[Dataset items]
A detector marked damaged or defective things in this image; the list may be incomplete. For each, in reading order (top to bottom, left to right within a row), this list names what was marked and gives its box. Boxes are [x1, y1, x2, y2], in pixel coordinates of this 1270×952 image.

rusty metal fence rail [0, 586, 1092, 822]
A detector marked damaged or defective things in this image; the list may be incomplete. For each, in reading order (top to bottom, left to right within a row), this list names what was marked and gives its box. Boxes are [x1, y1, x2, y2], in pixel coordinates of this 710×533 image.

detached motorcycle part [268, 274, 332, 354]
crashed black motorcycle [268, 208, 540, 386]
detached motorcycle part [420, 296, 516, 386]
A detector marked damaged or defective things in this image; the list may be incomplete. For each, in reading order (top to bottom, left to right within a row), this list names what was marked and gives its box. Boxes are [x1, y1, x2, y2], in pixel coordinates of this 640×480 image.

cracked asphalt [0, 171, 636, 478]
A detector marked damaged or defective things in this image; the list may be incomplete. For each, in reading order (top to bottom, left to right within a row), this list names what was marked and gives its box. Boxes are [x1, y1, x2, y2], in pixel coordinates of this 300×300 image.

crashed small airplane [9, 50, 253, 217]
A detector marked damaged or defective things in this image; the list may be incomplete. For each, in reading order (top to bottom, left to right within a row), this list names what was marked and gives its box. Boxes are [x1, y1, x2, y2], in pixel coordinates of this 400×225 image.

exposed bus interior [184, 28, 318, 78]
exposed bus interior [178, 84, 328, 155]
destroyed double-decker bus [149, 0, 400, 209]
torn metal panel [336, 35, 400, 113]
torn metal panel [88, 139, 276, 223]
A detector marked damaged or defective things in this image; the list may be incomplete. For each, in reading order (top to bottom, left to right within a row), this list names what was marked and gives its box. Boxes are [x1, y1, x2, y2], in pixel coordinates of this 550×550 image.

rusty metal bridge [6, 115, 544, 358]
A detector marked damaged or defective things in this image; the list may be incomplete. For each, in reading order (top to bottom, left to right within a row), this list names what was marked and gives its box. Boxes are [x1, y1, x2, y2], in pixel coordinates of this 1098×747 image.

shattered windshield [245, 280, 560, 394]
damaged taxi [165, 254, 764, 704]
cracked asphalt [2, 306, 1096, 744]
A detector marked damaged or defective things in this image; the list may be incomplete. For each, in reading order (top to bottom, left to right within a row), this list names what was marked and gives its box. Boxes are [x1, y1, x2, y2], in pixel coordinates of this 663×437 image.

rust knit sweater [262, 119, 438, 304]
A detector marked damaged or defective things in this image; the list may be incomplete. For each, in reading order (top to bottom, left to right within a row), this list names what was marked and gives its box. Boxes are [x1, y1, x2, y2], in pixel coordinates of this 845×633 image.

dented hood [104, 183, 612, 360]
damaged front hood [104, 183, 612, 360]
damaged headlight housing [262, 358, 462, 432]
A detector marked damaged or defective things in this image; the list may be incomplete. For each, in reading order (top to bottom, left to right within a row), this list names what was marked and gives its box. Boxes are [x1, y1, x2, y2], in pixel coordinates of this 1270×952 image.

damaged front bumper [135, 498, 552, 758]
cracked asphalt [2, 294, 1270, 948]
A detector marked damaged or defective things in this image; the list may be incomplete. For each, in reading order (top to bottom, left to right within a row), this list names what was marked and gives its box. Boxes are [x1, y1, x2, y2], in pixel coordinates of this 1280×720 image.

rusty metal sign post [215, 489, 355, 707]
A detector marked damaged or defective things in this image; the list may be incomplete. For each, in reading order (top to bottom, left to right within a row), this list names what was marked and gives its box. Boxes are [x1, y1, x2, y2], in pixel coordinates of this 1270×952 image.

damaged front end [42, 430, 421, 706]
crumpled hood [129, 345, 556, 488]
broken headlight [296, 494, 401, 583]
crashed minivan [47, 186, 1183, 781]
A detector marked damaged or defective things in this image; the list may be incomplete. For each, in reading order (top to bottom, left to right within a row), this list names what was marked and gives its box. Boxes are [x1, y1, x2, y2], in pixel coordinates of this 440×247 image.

» What is asked: Present every line of the records above as a numbered list, skipping the blank lines.

» Task answer:
1. A detector marked damaged or defective things in this image; the list may be incomplete. For each, in reading order (top to bottom, left to right within a row), this list names what was marked and gives its box. Boxes are [x1, y1, x2, y2], in pixel coordinates of this 1270×952 image.
2. rusty metal fence rail [0, 586, 1092, 822]
3. A detector marked damaged or defective things in this image; the list may be incomplete. For each, in reading order (top to bottom, left to right within a row), this list names what was marked and gives its box. Boxes are [x1, y1, x2, y2], in pixel coordinates of this 710×533 image.
4. detached motorcycle part [268, 274, 332, 354]
5. crashed black motorcycle [268, 208, 540, 386]
6. detached motorcycle part [420, 296, 516, 386]
7. A detector marked damaged or defective things in this image; the list may be incomplete. For each, in reading order (top to bottom, left to right within a row), this list names what was marked and gives its box. Boxes are [x1, y1, x2, y2], in pixel coordinates of this 640×480 image.
8. cracked asphalt [0, 171, 636, 478]
9. A detector marked damaged or defective things in this image; the list may be incomplete. For each, in reading order (top to bottom, left to right within a row), this list names what was marked and gives its box. Boxes are [x1, y1, x2, y2], in pixel coordinates of this 300×300 image.
10. crashed small airplane [9, 50, 253, 217]
11. A detector marked damaged or defective things in this image; the list may be incomplete. For each, in reading order (top to bottom, left to right within a row), this list names what was marked and gives its box. Boxes are [x1, y1, x2, y2], in pixel coordinates of this 400×225 image.
12. exposed bus interior [184, 28, 318, 78]
13. exposed bus interior [178, 84, 328, 155]
14. destroyed double-decker bus [149, 0, 400, 209]
15. torn metal panel [336, 35, 400, 113]
16. torn metal panel [88, 139, 276, 223]
17. A detector marked damaged or defective things in this image; the list may be incomplete. For each, in reading order (top to bottom, left to right within a row), this list names what was marked and gives its box. Boxes are [x1, y1, x2, y2], in pixel coordinates of this 550×550 image.
18. rusty metal bridge [6, 115, 544, 358]
19. A detector marked damaged or defective things in this image; the list may be incomplete. For each, in reading order (top to bottom, left to right within a row), this list names what was marked and gives its box. Boxes are [x1, y1, x2, y2], in pixel coordinates of this 1098×747 image.
20. shattered windshield [245, 280, 560, 394]
21. damaged taxi [165, 254, 764, 704]
22. cracked asphalt [2, 306, 1096, 744]
23. A detector marked damaged or defective things in this image; the list may be incomplete. For each, in reading order (top to bottom, left to right within a row), this list names what was marked and gives its box. Boxes are [x1, y1, x2, y2], in pixel coordinates of this 663×437 image.
24. rust knit sweater [262, 119, 438, 304]
25. A detector marked damaged or defective things in this image; the list may be incomplete. For each, in reading order (top to bottom, left to right within a row), this list names what was marked and gives its box. Boxes are [x1, y1, x2, y2], in pixel coordinates of this 845×633 image.
26. dented hood [104, 183, 612, 360]
27. damaged front hood [104, 183, 612, 360]
28. damaged headlight housing [262, 358, 462, 432]
29. A detector marked damaged or defective things in this image; the list may be incomplete. For each, in reading order (top to bottom, left to right within a row), this list names what was marked and gives its box. Boxes are [x1, y1, x2, y2], in pixel coordinates of this 1270×952 image.
30. damaged front bumper [135, 498, 552, 758]
31. cracked asphalt [2, 294, 1270, 948]
32. A detector marked damaged or defective things in this image; the list may be incomplete. For each, in reading order (top to bottom, left to right within a row), this list names what was marked and gives its box. Boxes are [x1, y1, x2, y2], in pixel coordinates of this 1280×720 image.
33. rusty metal sign post [215, 489, 355, 707]
34. A detector marked damaged or defective things in this image; the list may be incomplete. For each, in reading order (top to bottom, left to right within a row), this list names what was marked and gives its box. Boxes are [x1, y1, x2, y2], in pixel coordinates of this 1270×952 image.
35. damaged front end [42, 430, 421, 706]
36. crumpled hood [129, 345, 556, 488]
37. broken headlight [296, 494, 401, 583]
38. crashed minivan [47, 186, 1183, 781]
39. A detector marked damaged or defective things in this image; the list may be incomplete. For each, in reading order (top to bottom, left to right within a row), this list names what was marked and gives its box. Boxes are [x1, y1, x2, y2], in pixel coordinates of this 440×247 image.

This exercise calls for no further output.